Questions about scene geometry:
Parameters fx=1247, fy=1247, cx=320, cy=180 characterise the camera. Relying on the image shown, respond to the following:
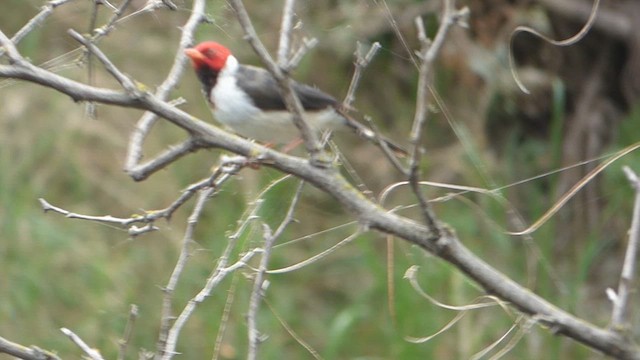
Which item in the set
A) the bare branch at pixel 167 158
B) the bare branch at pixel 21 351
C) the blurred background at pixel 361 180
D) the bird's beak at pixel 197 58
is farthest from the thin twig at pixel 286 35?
the blurred background at pixel 361 180

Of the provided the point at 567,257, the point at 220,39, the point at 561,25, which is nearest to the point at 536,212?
the point at 567,257

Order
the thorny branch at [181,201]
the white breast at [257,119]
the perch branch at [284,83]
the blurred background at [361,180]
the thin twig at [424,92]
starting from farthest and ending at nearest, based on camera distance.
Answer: the blurred background at [361,180] < the white breast at [257,119] < the thorny branch at [181,201] < the perch branch at [284,83] < the thin twig at [424,92]

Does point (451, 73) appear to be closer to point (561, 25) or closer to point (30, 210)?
point (561, 25)

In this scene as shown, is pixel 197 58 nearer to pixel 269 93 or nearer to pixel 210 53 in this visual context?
pixel 210 53

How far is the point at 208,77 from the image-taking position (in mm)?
3047

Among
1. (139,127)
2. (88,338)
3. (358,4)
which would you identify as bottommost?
(139,127)

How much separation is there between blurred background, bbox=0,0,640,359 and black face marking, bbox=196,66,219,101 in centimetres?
127

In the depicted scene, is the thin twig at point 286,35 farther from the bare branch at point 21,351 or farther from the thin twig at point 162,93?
the bare branch at point 21,351

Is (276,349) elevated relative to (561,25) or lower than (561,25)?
lower

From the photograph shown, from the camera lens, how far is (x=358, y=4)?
4.91 m

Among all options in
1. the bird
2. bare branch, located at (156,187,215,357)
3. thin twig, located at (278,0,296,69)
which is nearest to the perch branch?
thin twig, located at (278,0,296,69)

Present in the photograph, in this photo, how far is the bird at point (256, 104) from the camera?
2844mm

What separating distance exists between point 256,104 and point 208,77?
23 centimetres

* What is needed *
Leave the pictures out and write out every entry exactly as given.

* Expected output *
Parameters fx=1247, fy=1247, cx=320, cy=180 characterise the camera. Relying on the image shown, respond to the following:
Which item in the set
A) the bare branch at pixel 167 158
B) the bare branch at pixel 21 351
C) the blurred background at pixel 361 180
D) the bird's beak at pixel 197 58
is farthest from the thin twig at pixel 286 35?
the blurred background at pixel 361 180

Of the provided the point at 567,257, the point at 220,39, the point at 561,25, which is nearest to the point at 536,212?
the point at 567,257

Order
the thorny branch at [181,201]
the white breast at [257,119]
the perch branch at [284,83]
the blurred background at [361,180]
the thin twig at [424,92]
starting from farthest and ending at nearest, based on camera distance.
Answer: the blurred background at [361,180] < the white breast at [257,119] < the thorny branch at [181,201] < the perch branch at [284,83] < the thin twig at [424,92]

Does point (451, 73) appear to be closer to point (561, 25) or closer to point (30, 210)?
point (561, 25)

In this scene as shown, is pixel 197 58 nearer to pixel 269 93 or nearer to pixel 210 53 in this visual context?
pixel 210 53

How far is the point at 208,77 from the image-taking position (in mm)?
3047

Among
1. (139,127)
2. (88,338)
3. (358,4)
which would you identify as bottommost?
(139,127)

How much separation is there between blurred background, bbox=0,0,640,359 and black face marking, bbox=196,66,219,101 in centimetres?
127

In the depicted scene, is the thin twig at point 286,35 farther from the bare branch at point 21,351 or farther from the thin twig at point 162,93?
the bare branch at point 21,351

Is (276,349) elevated relative to (561,25) or lower than (561,25)?
lower

From the photograph shown, from the camera lens, how far is (x=358, y=4)?
4.91 m

Among all options in
1. the bird
2. bare branch, located at (156,187,215,357)
3. thin twig, located at (278,0,296,69)
which is nearest to the perch branch?
thin twig, located at (278,0,296,69)

Present in the photograph, in this photo, how far is the bird at point (256, 104) from the camera?
2844mm

What separating distance exists between point 256,104 and point 208,77?
23 centimetres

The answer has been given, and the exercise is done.